Sunday, December 20, 2009

Normal Art in Abnormal Reality.

Gloomy a location as Amsterdam’s Berlage Stock Exchange is, it hosts an Art Show that sets out to depict things Niet Normaal (yes, you understand Dutch, it means not normal), thus defining the normal and seeking to excite thoughts about norms in society, genetic design, conformism, beauty, and human behaviour. A selected group of artists has put up a winding labyrinth of projections, sculptures, installations, photographs, machines and the polished or less polished paraphernalia that we have been trained to accept and indeed even expect from a contemporary art exhibition.
Herein lies one first problem: the “not normal” on show fails to excite more than a bemused curiosity because we as a public are broken to a high degree of weirdness by this widespread and almost uniform way of producing “art” which is by now predictable and trite. The attitude of these artists is blatantly complacent and naughty; they are the spoiled children of excessive sponsoring and bad education. Quite normal really, and, well, boring. Their jokes have worn thin.

The boundaries between installation and city, meaning and randomness, are as murky as can be. How to distinguish art from reality, when the former is made up of often-readymade pieces of the second, poorly put together with very ugly results? These works are repulsive if anything at all. You want abnormal, face reality as it is, especially so in Amsterdam within inhaling distance of rows of coffee shops and the quirkiness of the red lights district.
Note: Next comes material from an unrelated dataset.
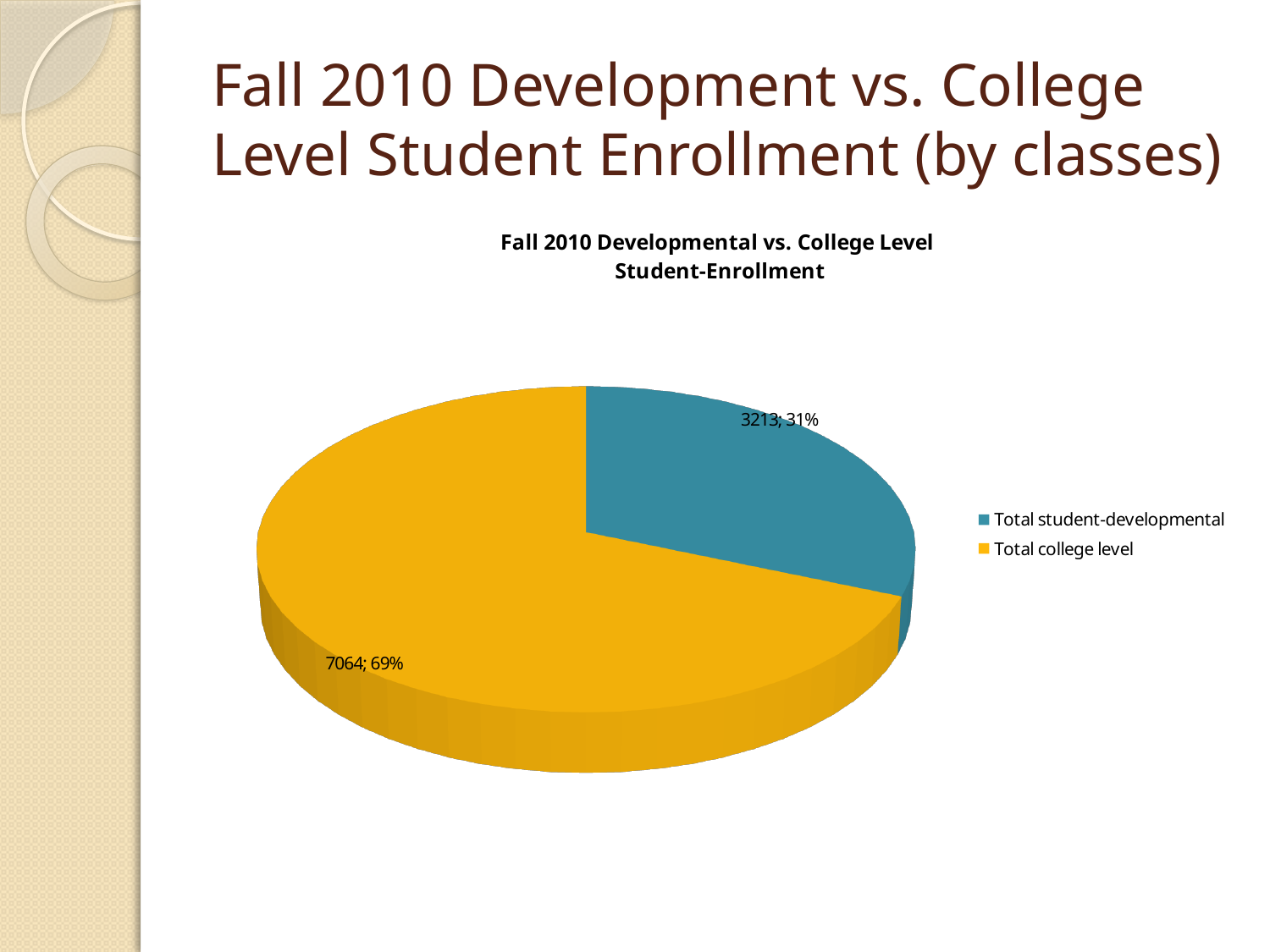
What is the title of the chart? Fall 2010 Developmental vs. College Level Student-Enrollment Which is larger, Total student-developmental or Total college level? Total college level What is the value for Total student-developmental? 3213 What kind of chart is shown on the slide? pie chart What is the total of the two slices in the pie chart? 10277 What is the value for Total college level? 7064 What is the difference between Total college level and Total student-developmental? 3851 Which category has the smallest slice? Total student-developmental What share of the pie does Total student-developmental represent? 31% Which category has the largest slice? Total college level How many slices does the pie chart have? 2 What share of the pie does Total college level represent? 69%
Really you have to do better if you want to challenge the displacement and confusion that this place can bring about as it is and make one feel even less normal than that. Even Madame Tussauds beats them hands down, and the rest of the place borders on the hallucinatory if you just keep your eyes open. So taken in the package deal of this part of town, the visit actually blends in seamlessly, and the pieces are an integral if incoherent part of the whole. The only boundary being that they were meant to say something, and are thus less disturbing than the rest. At least every piece comes with a reassuring explicatory tag, while items in the world outside will at best carry a price, keeping their darker void deceptively and dangerously hidden.